Lindon looked at the creature, unconvinced. “Pardon, but it doesn’t look like one.”
Even the Dreadgods—at least, the ones he’d seen—didn’t look like sacred beasts that could occur in the real world. The Phoenix was made up of liquid blood madra, and the Titan looked to be made of stone.
The lesser dreadbeasts, even those with the power of Lords, had all looked like creatures from a horror story. They were twisted and mutated bodies, broken from the inside out.
“Look for yourself!” Eithan suggested. He gestured to the oozing neck stump.
Lindon placed his foot on the edge of the snake’s head, which was bigger than he was, and shoved it aside. Sure enough, lines burned with the pale, spectral green of death madra, running in veins all through the Hydra’s flesh.
“This is…” Lindon had dissected his share of dreadbeasts, and it was hard to put into words how shocked he was by this sight. “…it’s so organized. This looks like a real set of madra channels. And how can death madra, of all things, possibly exist alongside real, living flesh?”
Yerin was peering into the severed neck as well. He suspected that she was doing the same thing he was, and blocking off her sense of smell.
“You think this is what the Dreadgods look like inside?” Yerin asked.
Lindon remembered a vision Suriel had shown him, not so long ago. A white tiger the size of a house, strung up and splayed open so that he could separate its spirit from its body surgically. Its spirit had been every bit as intricate as its flesh, with the two layered over and into one another so it was difficult to tell where one ended and the other began.
“We need to find out.” Before Mercy could protest, he continued. “I know we don’t have as much time as we’d like, but this could end up being the most valuable thing we find down here. It’s a chance to study a small Dreadgod! If we come out with nothing else, this could be invaluable.”
[I agree,] Dross said. [Master Northstrider’s subordinates gathered and studied many dreadbeasts to better understand the relationship between the body and the spirit. They would have been grateful for this opportunity.]
Mercy leaned on her staff, shifting her weight anxiously. She glanced at the ceiling as though she might see her mother’s hand descending on them at any second. “I understand, I really do. But please hurry.”

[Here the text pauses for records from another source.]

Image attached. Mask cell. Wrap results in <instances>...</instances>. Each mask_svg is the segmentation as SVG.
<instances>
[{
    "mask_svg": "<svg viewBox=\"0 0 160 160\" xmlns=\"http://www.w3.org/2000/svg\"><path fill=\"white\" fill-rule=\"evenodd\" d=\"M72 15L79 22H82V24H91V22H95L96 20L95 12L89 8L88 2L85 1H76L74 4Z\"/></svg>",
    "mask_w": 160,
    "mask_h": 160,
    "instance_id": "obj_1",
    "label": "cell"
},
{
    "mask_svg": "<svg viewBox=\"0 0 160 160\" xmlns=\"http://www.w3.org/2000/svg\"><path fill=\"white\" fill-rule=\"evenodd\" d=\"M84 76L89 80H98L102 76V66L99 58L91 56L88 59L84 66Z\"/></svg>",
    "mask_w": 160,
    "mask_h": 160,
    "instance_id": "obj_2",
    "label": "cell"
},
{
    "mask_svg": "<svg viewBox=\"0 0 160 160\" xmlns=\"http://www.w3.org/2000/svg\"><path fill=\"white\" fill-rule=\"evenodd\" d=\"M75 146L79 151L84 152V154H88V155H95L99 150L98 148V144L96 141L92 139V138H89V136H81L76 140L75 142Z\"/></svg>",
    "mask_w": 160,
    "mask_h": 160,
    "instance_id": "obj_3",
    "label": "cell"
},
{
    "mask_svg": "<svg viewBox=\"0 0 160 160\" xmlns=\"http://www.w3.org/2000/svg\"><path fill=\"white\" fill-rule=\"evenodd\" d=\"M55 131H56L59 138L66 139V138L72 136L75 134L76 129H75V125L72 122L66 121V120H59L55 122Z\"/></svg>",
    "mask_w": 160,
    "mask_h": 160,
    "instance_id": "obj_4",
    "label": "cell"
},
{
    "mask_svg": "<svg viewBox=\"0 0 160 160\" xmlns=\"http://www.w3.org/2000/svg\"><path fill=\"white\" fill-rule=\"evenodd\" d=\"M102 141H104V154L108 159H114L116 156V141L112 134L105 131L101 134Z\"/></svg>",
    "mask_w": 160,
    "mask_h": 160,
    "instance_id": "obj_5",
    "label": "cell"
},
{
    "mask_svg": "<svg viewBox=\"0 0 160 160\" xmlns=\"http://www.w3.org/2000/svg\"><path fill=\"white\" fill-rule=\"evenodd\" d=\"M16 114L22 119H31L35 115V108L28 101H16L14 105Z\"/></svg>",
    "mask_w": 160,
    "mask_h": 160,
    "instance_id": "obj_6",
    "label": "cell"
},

Lindon triggered his void key.
It didn’t open.
He frowned at it, pulling the bronze key from the thread around his neck and sensing the script. It seemed to be fully intact.
He triggered it again. This time, light slowly zipped open, revealing the entrance to his void space.
“Eithan,” Lindon said.
“I saw it. Clearly spatial manipulation is restricted here. I suppose it’s to keep certain beings from escaping. Well, that prevents us from easily hiding in a void key.”
Lindon glanced to Little Blue. He had considered sending her and Orthos back into the Dawn Sky Palace to avoid the dangers here, now that it was clear that he couldn’t fully protect them. If there was a chance for them to get trapped inside, that option was no longer available.
But they were still on a time limit, and Lindon had work to do. He climbed into his void key, fishing around for his Soulsmithing tools.
He withdrew a pair of goldsteel-plated tongs and a knife, though after a moment of thought, he pocketed the knife. He blanketed the Tomb Hydra’s body in his spiritual perception, tracing the madra system that nested parasitically within its body.
“Dross, would you locate the binding for me?”
[Of course.]
“Yerin, can you open up the body? From here to about there, and I would be grateful if you could leave the madra intact.”
Yerin tapped the hilt of her sword with a finger, and the flesh slid away from the dreadbeast’s body. It released a cloud of steam and most likely a putrid stench. Lindon didn’t know because his nose was still sealed off.
The shining veins of spectral green madra began to release essence, but they were clear and unbroken. Lindon readied his tongs only a moment before Dross said [Binding located.]
A purple light shone about a foot deep in the center of the Hydra’s body. Lindon resonated his soulfire and reached out to the blood aura, which hadn’t yet been sipped away by the labyrinth’s hunger.
With the blood aura, he pulled the flesh apart and revealed the binding. It grew from the meat around it, reminding him at the same time of a ripe fruit and a pulsing heart. It was condensed from the power of death, a pale green fire that pumped power into the rest of the body instead of blood.